■ Supplied text:
########

The Public Ledger commenced in 1760 as The Public Ledger, or, the Daily Register of Commerce and Intelligence. It was primarily an advertising paper and according to Stanley Morrison was “designed to promote the interests of those buyers and sellers of all sorts of articles who were inscribed in the membership of an institution entitled ‘Public Register’ in St Paul’s Church Yard. John Feltham’s Picture of London (1802) described it as “merely a commercial paper, principally for shipping business” which aimed “at no circulation except among people in trade.” In 1810 it was priced at 6d. Over half of each four-page issue consisted of advertisements although the inner pages also supplied general news, family notices etc. Articles of intelligence and advertisements were received at Lloyd’s Coffee House. Although the paper’s motto “Open to all parties, influenced by none” had been on the masthead since its inception, it was known to have received money from the Pitt government in the 1780s and 1790s. Later Crowder appears to have worked strenuously to avoid party spirit. In 1828 the Tasmanian newspaper in Hobart commented that although Crowder “some few years ago adopted Whig Policy … the Ledger never was violent, and was as respectably conducted as any similarly established Journal could by possibility be. [sic]” Bent used the Ledger’s motto to head up the correspondence columns of his Colonial Times in 1826.

During Bent’s time there the Ledger was conducted as a joint stock company. In 1828 Bent revealed he was familiar with its business model and considered applying it to his own newspaper in Hobart. Bent always saw his newspapers as important in disseminating commercial information and facilitating the growth of trade and the economy generally. This may well have been informed by the Ledger’s role as a paper representing commercial interests. And Bent’s own conduct and aspirations as a newspaper publisher may have been influenced by the successful career of that most interesting man, John Crowder.

########

■ Data supplied:
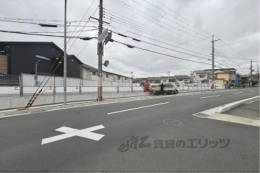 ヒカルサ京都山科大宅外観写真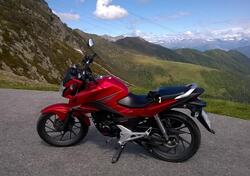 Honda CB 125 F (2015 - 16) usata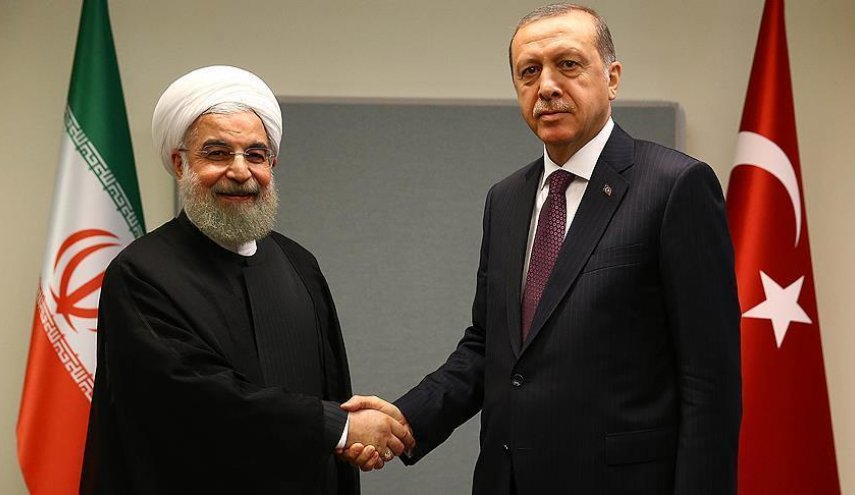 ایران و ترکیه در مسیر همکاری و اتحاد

########

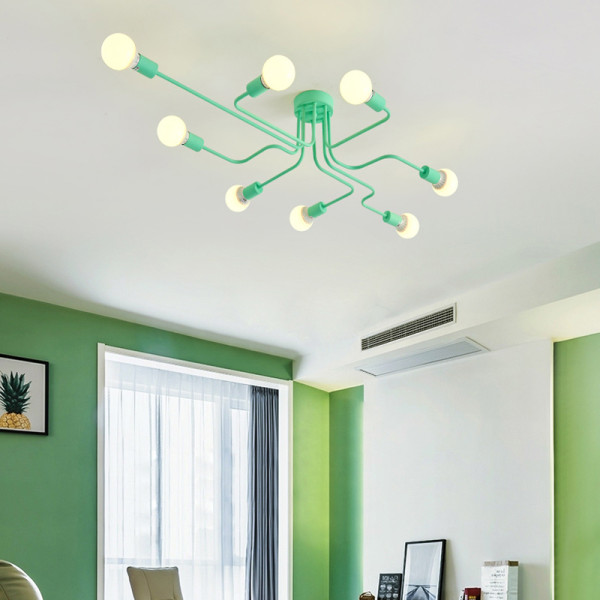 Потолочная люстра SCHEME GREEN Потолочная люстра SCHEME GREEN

########

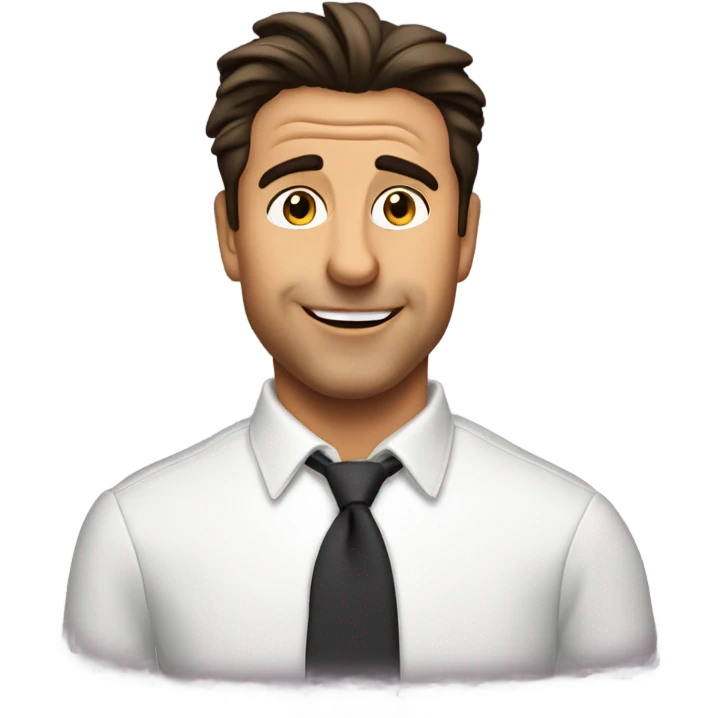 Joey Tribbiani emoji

########

■ Tasks for this exercise:
a) Reproduce the passage on the Public Ledger between "During Bent’s time" and "man, John Crowder.", inclusive.
b) Answer these questions from the passage on the Public Ledger:
(i) In what year did the Public Ledger begin publication?
(ii) Where were articles of intelligence and advertisements received?
(iii) How was the Ledger conducted during Bent's time there?

■ Task answers:
a)
During Bent’s time there the Ledger was conducted as a joint stock company. In 1828 Bent revealed he was familiar with its business model and considered applying it to his own newspaper in Hobart. Bent always saw his newspapers as important in disseminating commercial information and facilitating the growth of trade and the economy generally. This may well have been informed by the Ledger’s role as a paper representing commercial interests. And Bent’s own conduct and aspirations as a newspaper publisher may have been influenced by the successful career of that most interesting man, John Crowder.

b)
(i) 1760
(ii) At Lloyd's Coffee House
(iii) As a joint stock company